Marco masih terdiam. Ini keputusan yang berat untuknya.
"Mana sanggup aku tidak menyentuh Helena sama sekali. Bahkan saat ini aku membutuhkannya untuk menuntaskan hasratku yang tertunda tadi. Baiklah Marco tahanlah dulu untuk sementara waktu. Setidaknya aku masih bisa melakukannya dengan Sherly nantinya setelah menikah," batin Marco dengan pikiran frustasi.
"Baiklah aku setuju. Aku berjanji akan memenuhi semua persyaratanmu. Aku juga berjanji akan bersikap adil pada kalian berdua," ucap Marco sambil tersenyum.
"Baguslah. Mulai saat ini aku tidak ingin berbagi kamar denganmu. Jika suatu saat nanti kau melanggar persyaratan yang aku ajukan tadi, maka kau harus dengan baik hati membebaskanku dari pernikahan ini," ucap Helena sinis.
"Emm... Sayang, apa kau tidak ingin mengucapkan selamat ulang tahun padaku? Kau tidak lupa kan kalau hari ini ulang tahunku?" tanya Marco berharap bisa mengalihkan pikirian Helena.
"Aku tidak pernah lupa, Marco. Sebenarnya kedatanganku secara tiba-tiba karena ingin memberikan kejutan padamu. Tapi kenyataannya malah aku yang mendapatkan kejutan yang luar biasa, menjijikkan!" ucap Helena tajam.
Helena segera melenggang pergi meninggalkan Marco yang masih duduk sambil memijat pelipisnya.
Keesokan paginya kedua orang Marco, Tuan Husein dan Nyonya Miranda datang untuk membicarakan rencana pernikahan Marco dan Sherly. Mereka tidak tahu jika Helena sudah kembali dari Austria.
"Bagaimana persiapan pernikahanmu dengan Sherly besok, Marco?" tanya Nonya Miranda sambil duduk di ruang keluarga.
"Oh... Jadi Papa dan Mama sudah tahu tentang perselingkuhan Marco dan Sherly, bahkan dengan rencana pernikahan mereka?" tanya Helena yang tiba-tiba muncul.
"Helena?!" seru Tuan Husein dan Nyonya Miranda.
"Iya. Ini aku, Helena," ucap Helena sambil tersenyum sinis, lalu duduk di sofa dan menghadap mertuanya.
"K-kapan kau datang, sayang? Mengapa kalian tidak memberitahu Papa dan Mama?" tanya Nyonya Miranda salah tingkah.
"Oh... Helena baru datang kemarin Ma, saat Marco sedang berkuda ria dengan Sherly di atas meja kerja Marco," jawab Helena sambil tersenyum mengejek.
Tuan Husein dan Nyonya Miranda membelalakkan mata mereka lalu menatap Marco tajam.

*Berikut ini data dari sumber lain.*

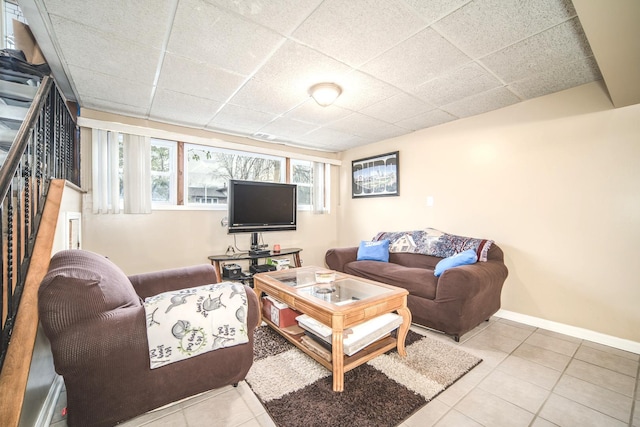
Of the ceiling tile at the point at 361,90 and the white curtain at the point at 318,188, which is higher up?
the ceiling tile at the point at 361,90

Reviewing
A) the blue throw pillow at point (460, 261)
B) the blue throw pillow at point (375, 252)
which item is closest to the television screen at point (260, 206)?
the blue throw pillow at point (375, 252)

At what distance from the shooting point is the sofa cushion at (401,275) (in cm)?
249

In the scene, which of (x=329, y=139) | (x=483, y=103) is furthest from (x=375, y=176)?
(x=483, y=103)

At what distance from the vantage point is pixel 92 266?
1385mm

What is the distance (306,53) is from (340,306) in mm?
1806

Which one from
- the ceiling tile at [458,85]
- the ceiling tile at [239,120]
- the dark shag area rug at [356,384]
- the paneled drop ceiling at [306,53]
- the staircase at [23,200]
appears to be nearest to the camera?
the staircase at [23,200]

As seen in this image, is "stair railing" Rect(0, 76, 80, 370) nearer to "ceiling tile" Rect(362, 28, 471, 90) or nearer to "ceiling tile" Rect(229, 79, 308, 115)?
"ceiling tile" Rect(229, 79, 308, 115)

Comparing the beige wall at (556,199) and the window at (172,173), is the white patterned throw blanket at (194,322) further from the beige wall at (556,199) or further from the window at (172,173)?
Result: the beige wall at (556,199)

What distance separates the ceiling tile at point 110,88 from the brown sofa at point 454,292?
3063 mm

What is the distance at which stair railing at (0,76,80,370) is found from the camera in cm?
115

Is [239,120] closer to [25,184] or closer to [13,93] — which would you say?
[13,93]

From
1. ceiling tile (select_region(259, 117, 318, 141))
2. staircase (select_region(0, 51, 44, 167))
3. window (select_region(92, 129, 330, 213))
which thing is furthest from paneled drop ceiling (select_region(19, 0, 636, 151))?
window (select_region(92, 129, 330, 213))

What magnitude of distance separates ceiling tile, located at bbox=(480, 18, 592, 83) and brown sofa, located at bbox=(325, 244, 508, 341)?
1662 millimetres

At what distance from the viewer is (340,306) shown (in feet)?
5.68
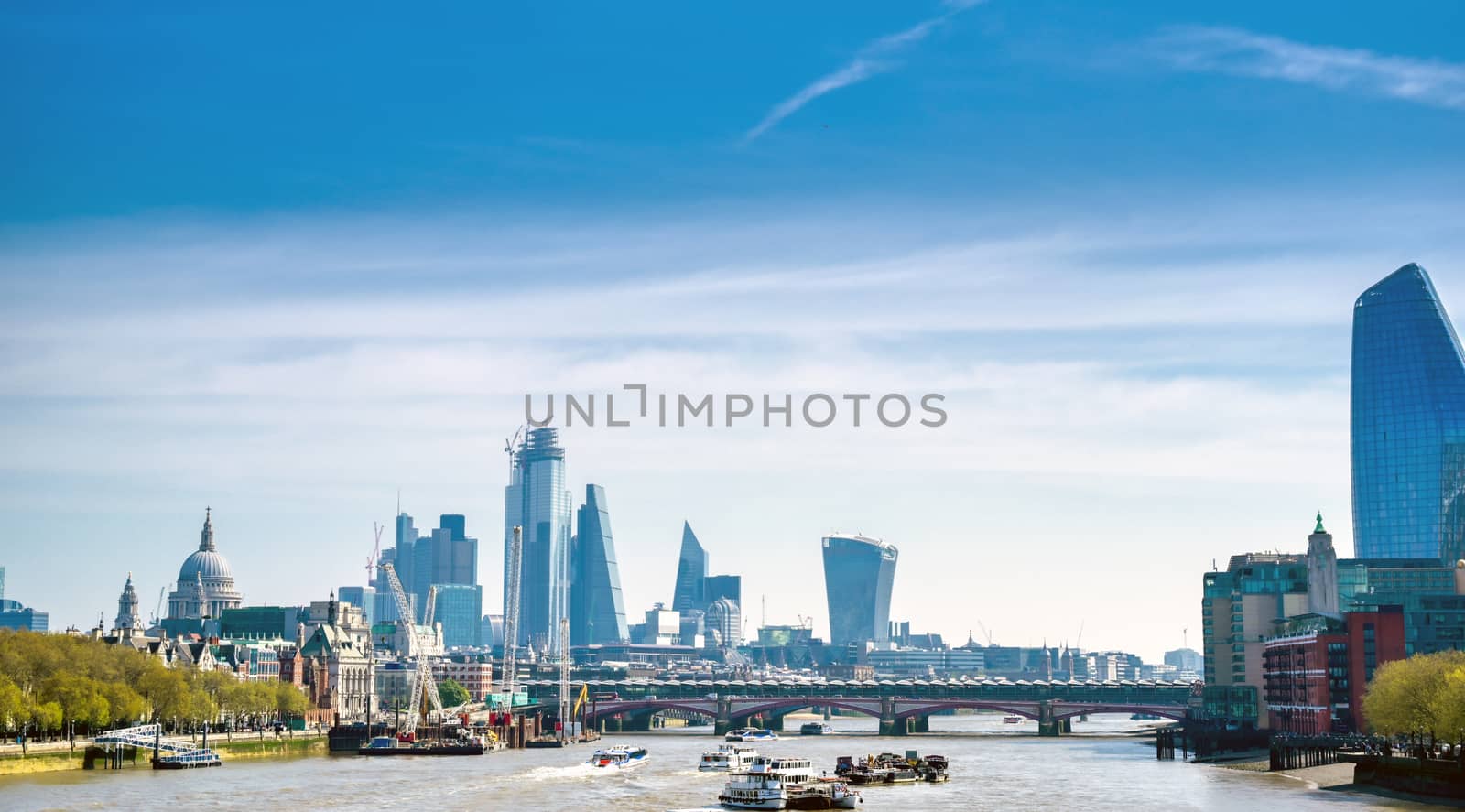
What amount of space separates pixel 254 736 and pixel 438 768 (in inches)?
1636

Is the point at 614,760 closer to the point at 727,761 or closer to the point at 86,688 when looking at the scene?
the point at 727,761

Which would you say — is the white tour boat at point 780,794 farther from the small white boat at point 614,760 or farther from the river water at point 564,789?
the small white boat at point 614,760

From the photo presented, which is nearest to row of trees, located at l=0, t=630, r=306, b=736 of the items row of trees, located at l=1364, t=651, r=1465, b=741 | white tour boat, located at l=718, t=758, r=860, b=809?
white tour boat, located at l=718, t=758, r=860, b=809

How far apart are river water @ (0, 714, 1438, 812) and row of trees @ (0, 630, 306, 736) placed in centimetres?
830

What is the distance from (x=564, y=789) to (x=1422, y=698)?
64021mm

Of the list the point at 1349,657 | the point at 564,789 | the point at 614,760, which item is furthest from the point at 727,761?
the point at 1349,657

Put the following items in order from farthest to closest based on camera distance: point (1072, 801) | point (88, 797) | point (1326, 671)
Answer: point (1326, 671) < point (1072, 801) < point (88, 797)

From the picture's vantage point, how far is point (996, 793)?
13188 centimetres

Marco hanya memberikan senyuman kikuk kepada kedua orang tuanya.
"Helena, Papa minta maaf. Papa tidak becus dalam mendidik Marco. Papa minta maaf, Nak," mohon Tuan Husein.

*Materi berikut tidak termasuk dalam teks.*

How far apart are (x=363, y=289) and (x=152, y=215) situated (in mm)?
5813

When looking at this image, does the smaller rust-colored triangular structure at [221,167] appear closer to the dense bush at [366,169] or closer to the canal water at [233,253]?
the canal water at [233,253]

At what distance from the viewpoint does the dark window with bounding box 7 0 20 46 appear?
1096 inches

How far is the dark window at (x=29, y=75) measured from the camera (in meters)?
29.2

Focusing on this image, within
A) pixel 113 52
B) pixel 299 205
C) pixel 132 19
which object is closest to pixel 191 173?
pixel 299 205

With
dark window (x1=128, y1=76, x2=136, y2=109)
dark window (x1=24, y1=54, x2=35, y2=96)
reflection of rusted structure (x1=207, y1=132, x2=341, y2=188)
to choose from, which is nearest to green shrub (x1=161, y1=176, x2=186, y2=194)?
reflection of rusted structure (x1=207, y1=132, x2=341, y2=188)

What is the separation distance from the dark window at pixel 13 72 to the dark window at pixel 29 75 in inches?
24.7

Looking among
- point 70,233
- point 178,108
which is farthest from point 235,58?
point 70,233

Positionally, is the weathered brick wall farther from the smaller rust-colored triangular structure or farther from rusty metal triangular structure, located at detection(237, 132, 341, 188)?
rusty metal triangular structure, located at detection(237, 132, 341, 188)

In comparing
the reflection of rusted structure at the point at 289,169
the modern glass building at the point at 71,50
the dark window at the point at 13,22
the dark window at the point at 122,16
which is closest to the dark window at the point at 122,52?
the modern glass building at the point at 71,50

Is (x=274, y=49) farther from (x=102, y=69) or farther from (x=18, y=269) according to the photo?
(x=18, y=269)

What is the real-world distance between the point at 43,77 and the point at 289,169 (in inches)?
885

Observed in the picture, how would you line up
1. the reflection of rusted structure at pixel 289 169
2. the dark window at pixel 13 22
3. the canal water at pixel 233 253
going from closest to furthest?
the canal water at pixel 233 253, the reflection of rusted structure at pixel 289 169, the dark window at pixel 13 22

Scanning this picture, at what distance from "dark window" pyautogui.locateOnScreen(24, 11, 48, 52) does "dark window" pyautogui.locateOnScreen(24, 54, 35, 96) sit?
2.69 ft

"Mama juga sayang. Mama minta maaf atas kesalahan Marco. Tapi Mama mohon tolong restui pernikahan Marco dengan Sherly, karena Sherly sedang mengandung anaknya Marco dan cucu kami," ucap Nyonya Miranda melembut.
"Mama tenang saja, aku sudah bilang pada Marco kalau aku mengijinkan mereka menikah," ucap Helena.
"Terima kasih ya sayang. Hatimu memang benar-benar baik. Lagi pula ada baiknya juga ketika bayi Sherly lahir nantinya, kau bisa menjadi seorang ibu. Karena sampai sekarang kan kau juga belum hamil, Helen," ucap Nyonya Miranda tanpa dosa.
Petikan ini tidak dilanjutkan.